Request 1:
Scale the spatial reasoning entries from the line with "As shown in" to the line with "4.39 metres", giving those lines again with the requests unchanged and every distance in the answers multiplied by 0.45. Round each result to the number of decimals the original had, with halves rounded up.

BEGIN Supplied text

The fourth single before the album release, "Besarte Mucho", was released on 20 July 2018, along with its music video. The song fuses the sounds of bolero, salsa, trap, pop, and a hint of bachata, in a declaration of love that describes her current sentimental state. As she explained, "It's that interesting mix of traditional rhythms from our culture and making it modern."

For the album's fifth single, "Sin Querer Queriendo", Lali teamed up with Mau y Ricky. The song has been described as "a guaranteed hit that promises great radio play." Lali had previously worked with the duo on the smash-hit "Mi Mala (Remix)", which also features Becky G, Leslie Grace and Karol G. The music video made its premiere on 24 August 2018, after the first show of Lali's Brava Tour, in which Mau y Ricky appeared as special guests to perform the song. It peaked at number 14 on the Billboard Argentina Hot 100.

On 2 October, Lali announced that "Caliente" featuring vocals by Brazilian singer Pabllo Vittar was going to be the next single from the album. According to Jessica Roiz of Billboard, the song shows everything Lali and Pabllo portray through their music: fierceness, sexiness, and girl power. It peaked at number 51 on the Billboard Argentina Hot 100.

On 31 March 2019, Lali announced that "Somos Amantes" will be the last single off Brava. Suzette Fernandez of Billboard magazine described the song as "a fun urban/pop track with a catchy lyric mixed with a touch of sexiness."

===Promotional single===
A promotional single, "Tu Sonrisa", was released as a Christmas gift on 24 December 2017, along with a tour video. The song had been previously presented in a show at the Luna Park Arena on 3 November 2017. It is a "minimalistic" folk that consists on a chord progression and harmonica, and lyrics dedicated to her grandparents, or as she said, "her parents' parents".

===Songs===
The opening track, "OMG!", combines some flashes of Spanglish with a variety of modern grooves and tricks thanks to guitarist and music producer Peter Akselrad, in an orchestration thought of for future choreographies. "Somos Amantes", the fourth title, consists of a dembow that dances on sampled vocals and clean guitars played with staccato. Spanish singer Abraham Mateo appears as the first featured artist in "Salvaje", a midtempo and a potential hit for Latin America. The seventh track Brava, "Caliente", is an upbeat song that features Brazilian singer and drag queen Pabllo Vittar. It raises the tempo and combines Latin sounds with Brazilian Carnival vibes.

END Supplied text
BEGIN Data shown

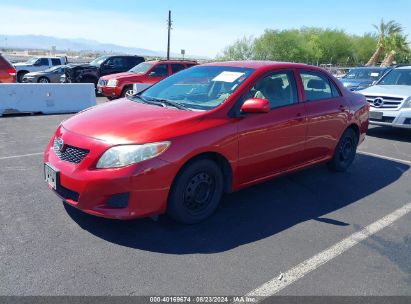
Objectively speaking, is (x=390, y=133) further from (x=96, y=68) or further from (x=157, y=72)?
(x=96, y=68)

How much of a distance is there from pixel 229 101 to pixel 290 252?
5.44 ft

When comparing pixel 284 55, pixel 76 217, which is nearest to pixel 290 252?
pixel 76 217

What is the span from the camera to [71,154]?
3.54m

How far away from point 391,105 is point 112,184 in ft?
24.3

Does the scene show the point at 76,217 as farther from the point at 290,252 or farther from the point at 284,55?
the point at 284,55

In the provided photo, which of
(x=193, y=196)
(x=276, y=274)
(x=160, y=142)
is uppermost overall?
→ (x=160, y=142)

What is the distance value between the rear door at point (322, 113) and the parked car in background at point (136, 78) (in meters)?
8.32

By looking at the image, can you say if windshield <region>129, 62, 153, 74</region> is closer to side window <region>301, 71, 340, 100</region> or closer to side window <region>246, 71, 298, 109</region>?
side window <region>301, 71, 340, 100</region>

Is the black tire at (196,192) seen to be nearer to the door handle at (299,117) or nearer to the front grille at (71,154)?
the front grille at (71,154)

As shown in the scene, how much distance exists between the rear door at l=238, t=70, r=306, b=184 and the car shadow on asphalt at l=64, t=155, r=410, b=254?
38 cm

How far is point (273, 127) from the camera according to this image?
4.39 metres

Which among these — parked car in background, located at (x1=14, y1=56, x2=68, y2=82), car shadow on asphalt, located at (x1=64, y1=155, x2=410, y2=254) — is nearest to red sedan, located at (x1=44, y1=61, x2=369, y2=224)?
car shadow on asphalt, located at (x1=64, y1=155, x2=410, y2=254)

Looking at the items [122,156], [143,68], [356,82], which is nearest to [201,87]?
[122,156]

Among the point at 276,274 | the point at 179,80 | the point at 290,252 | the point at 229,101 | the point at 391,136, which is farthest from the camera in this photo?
the point at 391,136
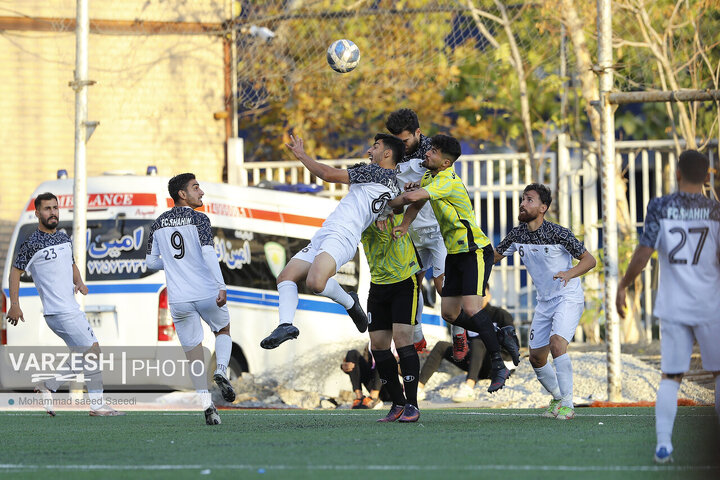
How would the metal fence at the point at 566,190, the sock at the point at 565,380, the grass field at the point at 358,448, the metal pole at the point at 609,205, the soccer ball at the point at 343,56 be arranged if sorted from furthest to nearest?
the metal fence at the point at 566,190 < the metal pole at the point at 609,205 < the soccer ball at the point at 343,56 < the sock at the point at 565,380 < the grass field at the point at 358,448

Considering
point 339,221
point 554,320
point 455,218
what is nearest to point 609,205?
point 554,320

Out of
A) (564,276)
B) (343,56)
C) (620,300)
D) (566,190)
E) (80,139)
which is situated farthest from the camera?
(566,190)

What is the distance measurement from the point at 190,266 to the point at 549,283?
3100 mm

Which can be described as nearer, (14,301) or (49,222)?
(14,301)

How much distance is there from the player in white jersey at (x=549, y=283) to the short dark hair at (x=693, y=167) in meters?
3.02

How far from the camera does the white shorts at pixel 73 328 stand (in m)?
11.3

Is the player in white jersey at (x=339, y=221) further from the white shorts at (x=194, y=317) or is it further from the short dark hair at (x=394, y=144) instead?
the white shorts at (x=194, y=317)

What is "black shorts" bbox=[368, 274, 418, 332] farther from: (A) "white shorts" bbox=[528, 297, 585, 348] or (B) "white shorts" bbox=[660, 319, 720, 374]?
(B) "white shorts" bbox=[660, 319, 720, 374]

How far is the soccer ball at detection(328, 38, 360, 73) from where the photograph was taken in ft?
37.9

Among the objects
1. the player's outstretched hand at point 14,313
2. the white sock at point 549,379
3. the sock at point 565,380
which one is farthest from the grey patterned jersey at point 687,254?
the player's outstretched hand at point 14,313

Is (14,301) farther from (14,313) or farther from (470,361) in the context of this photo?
(470,361)

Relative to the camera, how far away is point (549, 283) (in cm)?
1026

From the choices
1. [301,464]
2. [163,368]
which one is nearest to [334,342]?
[163,368]

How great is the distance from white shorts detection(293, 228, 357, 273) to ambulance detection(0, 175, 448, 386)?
16.8 feet
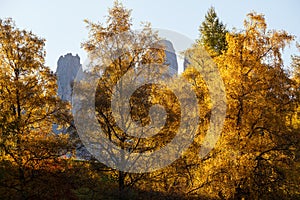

END Data shown

Request 2:
Reproduce the passage on the Brava album's singles from "On 2 October, Lali" to "51 on the Billboard Argentina Hot 100.".

Exercise solution 1:
As shown in the scene, how much distance exists between the rear door at l=238, t=70, r=306, b=184 and the car shadow on asphalt at l=64, t=155, r=410, b=254?
17 cm

How far is point (273, 127) from the camera according to this image?
1.98 metres

Exercise solution 2:
On 2 October, Lali announced that "Caliente" featuring vocals by Brazilian singer Pabllo Vittar was going to be the next single from the album. According to Jessica Roiz of Billboard, the song shows everything Lali and Pabllo portray through their music: fierceness, sexiness, and girl power. It peaked at number 51 on the Billboard Argentina Hot 100.